KPU Instructor Helps Write E-Book on Preventing Relationship Violence

The book explores relationship violence as a widespread social and health pandemic

(file photo)

For years, KPU nursing instructor Dr. Balbir Gurm has worked to offer comprehensive resources on relationship violence to the public. Much of this work has been done through the Network to Eliminate Violence in Relationships (NEVR), a cross-disciplinary organisation Gurm founded which aims to stop systemic relationship violence by educating people on how we can address and prevent it. NEVR also offers support by connecting people to community resources and services.

On July 22, Gurm and her team released Making Sense of a Global Pandemic: Relationship Violence & Working Together Towards a Violence Free Society. The e-book is a collection of comprehensive resources on relationship violence, which it defines as “any form of physical, emotional, spiritual, or financial abuse, negative social control, or coercion that is suffered by anyone who has a bond or relationship with the offender.”

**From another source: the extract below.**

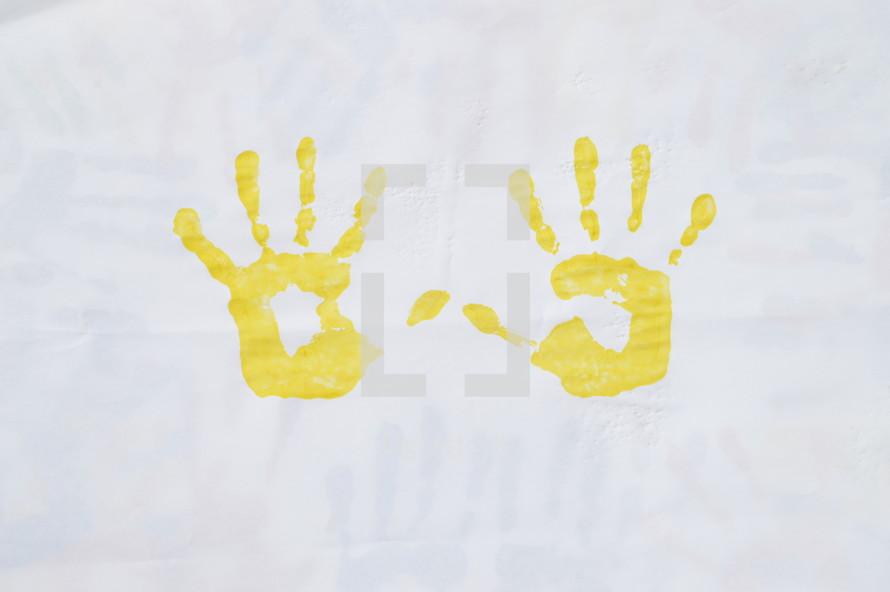 yellow hand prints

Gurm describes it as a “living book” because it will be updated to include up-to-date information and perspectives.

New research shows that reported instances of domestic violence and increased social isolation have risen due to the COVID-19 pandemic.

“I think it’s wonderful how we are handling COVID-19 as a pandemic on an international stage, but we need to do the same with relationship violence,” Gurm says. “It cuts across age, socio-economic status. It does not matter what gender you are …. It impacts literally all human beings and in that sense, it is a pandemic.”

The free e-book is divided into stand-alone chapters that are written to be accessible for all readers, whether it be for academic, professional, or personal purposes.

Analyzing the statistics, addressing obstacles for survivors, and recommending steps on how to create healthy, violence-free relationships are some of the topics explored in the book.

It also examines relationship violence in Indigenous communities, LGBQT2SIA+ communities, immigrant and refugee communities, workplaces, and post-secondary institutions.

“We wanted people around the world to recognize that this is a real issue, and in some countries, sexual abuse between partners is still legal,” says Gurm. “For many years, it was thought of as an issue in the bedroom and not a public issue, but health is a public issue and a basic human right.”

The book includes local contributors who draw from a wide range of experiences and professions. However, they are all working on bringing awareness to the systemic problem of relationship violence.

“We think everybody has a good perspective. It doesn’t matter if you are a student or service provider or academic,” Gurm says.

While she is proud to have published these resources, Gurm says she will not be satisfied until change starts to happen.

“When I see that people are actually using it, changing policy, helping individuals get to resources, that the services are coordinated and able to help, and we see that this issue is being dealt with, I think that’s when I will really feel like, ‘Yes, we did it,’” she says.